══ Excerpted passage

In the 185-page suit, Barry Morphew, who was arrested on charges of killing his wife Suzanne Morphew in 2020 before the prosecution asked to dismiss the case in April 2022, claims his Constitutional rights were violated by the defendants. He claims that his arrest affidavit included false and misleading information and as a result, he was wrongly held in jail for about five months.
As first reported by The Denver Post, the lawsuit was filed against:
- Chaffee County, Colorado
- Board of County Commissioners of Chaffee County, Colorado,
- Chaffee County Sheriff’s Department
- District Attorney Linda Stanley
- Chaffee County Sheriff John Spezze
- Chaffee County Undersheriff Andrew Rohrich
- Eleventh Judicial District Attorney’s Office Investigator Alex Walker
- Deputy District Attorney Jeffrey Lindsey
- Deputy District Attorney Mark Hurlbert
- Chaffee County Sheriff’s Detective Robin Burgess
- Chaffee County Sheriff’s Deputy Randy Carricato
- Chaffee County Sheriff’s Deputy Scott Himschoot
- Chaffee County Sheriff’s Sergeant Claudette Hysjulien
- Chaffee County Sheriff’s Sergeant William Plackner
- Colorado Bureau of Investigation Director John Camper
- Colorado Bureau of Investigation Agent Joseph Cahll
- Colorado Bureau of Investigation Agent Megan Duge
- Colorado Bureau of Investigation Agent Caitlin Rogers
- Colorado Bureau of Investigation Agent Derek Graham
- Colorado Bureau of Investigation Agent Kevin Koback
- Colorado Bureau of Investigation Agent Kirby Lewis
- Colorado Bureau of Investigation Deputy Director of Investigations Chris Schaefer
- Federal Bureau of Investigation Agent Jonathan Grusing
- Federal Bureau of Investigation Agent Kenneth Harris
- John/Janes Does 1-10
The lawsuit claims Barry last saw his wife on May 10, 2020 around 5 a.m. He called a neighbor when he, and the two Morphew daughters, were unable to contact Suzanne. The investigation into her disappearance began as Barry drove back home from work in Broomfield.

════

**Exercise set:**
- A) Translate into Spanish this sentence from the passage on the Morphew lawsuit: "He called a neighbor when he, and the two Morphew daughters, were unable to contact Suzanne."
- B) Reproduce the passage on the Morphew lawsuit from "In the 185-page" up to and including "about five months.".
These records come from a separate source.

══ Records shown

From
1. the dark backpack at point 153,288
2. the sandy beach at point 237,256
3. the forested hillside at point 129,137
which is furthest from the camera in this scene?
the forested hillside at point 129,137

════

**Outputs by task:**
- A) Llamó a un vecino cuando él y las dos hijas de los Morphew no pudieron comunicarse con Suzanne.

- B)
In the 185-page suit, Barry Morphew, who was arrested on charges of killing his wife Suzanne Morphew in 2020 before the prosecution asked to dismiss the case in April 2022, claims his Constitutional rights were violated by the defendants. He claims that his arrest affidavit included false and misleading information and as a result, he was wrongly held in jail for about five months.